## What you are asked to do:
With the pictures omitted, write out the entries that follow exactly as they stand.

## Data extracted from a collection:
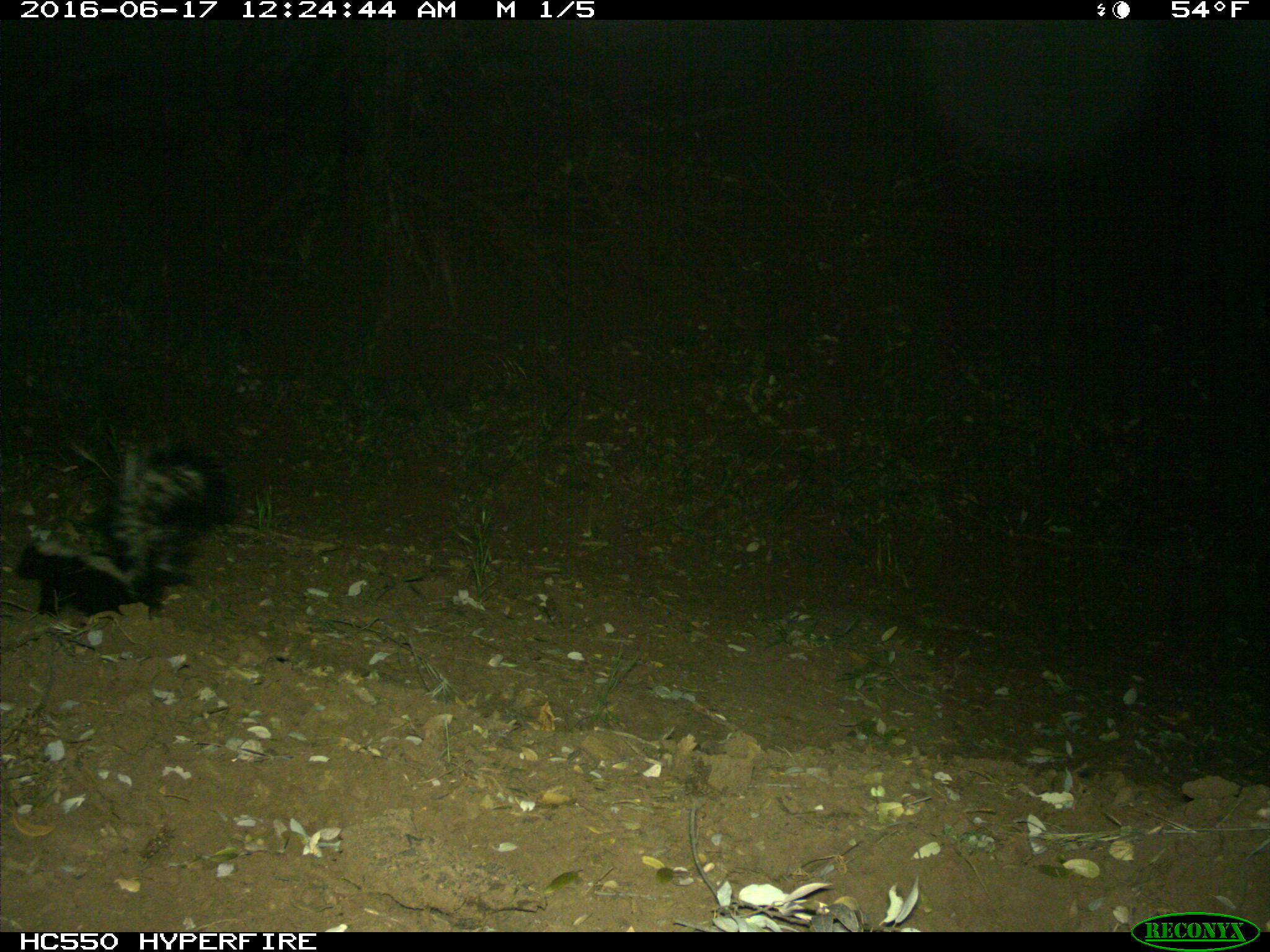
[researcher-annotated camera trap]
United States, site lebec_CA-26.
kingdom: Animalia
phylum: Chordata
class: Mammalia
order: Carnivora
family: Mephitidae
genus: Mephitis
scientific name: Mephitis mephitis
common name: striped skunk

## Answer for this exercise:
[researcher-annotated camera trap]
United States, site lebec_CA-26.
kingdom: Animalia
phylum: Chordata
class: Mammalia
order: Carnivora
family: Mephitidae
genus: Mephitis
scientific name: Mephitis mephitis
common name: striped skunk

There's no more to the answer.